Table 3.9 Confusion matrix that presents results of the validation
Fig. 3.8
figure 8

AUROC curve for the final GESM

3.6 Conclusion

GE is the water erosion process that cuts soils and forms permanent gullies on the landscape that cannot be eliminated through conventional tillage operations. The formation and development of gullies is an important environmental threat throughout the world since it is responsible for land degradation, increase in sediment delivery, and reduction of water quality. It is also responsible for a decreased water travel time to rivers (and hence increased flooding probabilities), for the filling up of ponds and reservoirs, and for the destruction of infrastructure (buildings and roads). Therefore, the prediction of areas susceptible to GE is a crucial issue for environmental scientists, land managers, and decision-makers. To tackle this problem, researchers usually employ Knowledge-driven and Data-driven predictive methods. This study demonstrated the ability of data-driven logistic regression to accurately predict GES in SGS, Nigeria.

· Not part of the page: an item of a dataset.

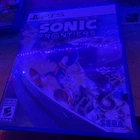 Sonic Frontiers - Sony PlayStation 5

A GE inventory was prepared from a total of 260 gully and non-gully locations compiled from the interpretation of Google Earth images and field investigations. Besides, local environmental conditions and a 20 m DEM allowed the selection of soil texture, geology, land use, rainfall, and some topographical factors influencing GE susceptibility. Subsequently, the inventory data was randomly split into two datasets; 182 or 70% for training the logistic regression model, and 78 or 30% validation for validation of prediction results, while influencing factors independence was assessed using multicollinearity scrutiny. Results of forward stepwise regression for the relationship between GE and selected factors indicated that distance from road is key to gully formation. After running the logit function, the resultant susceptibility map revealed that 3.1% of the study area was relatively safe, 50.1% less, 23.3% moderate, 19.2% high, and 4.3% extremely susceptible. Validation assessment using area under the receiver operating characteristic curve provided 92.3% prediction accuracy. This study further confirmed logistic regression as an excellent and accurate data-driven method for spatial analysis and prediction of GE susceptibility. The method can be applied elsewhere with similar physiographic characteristics.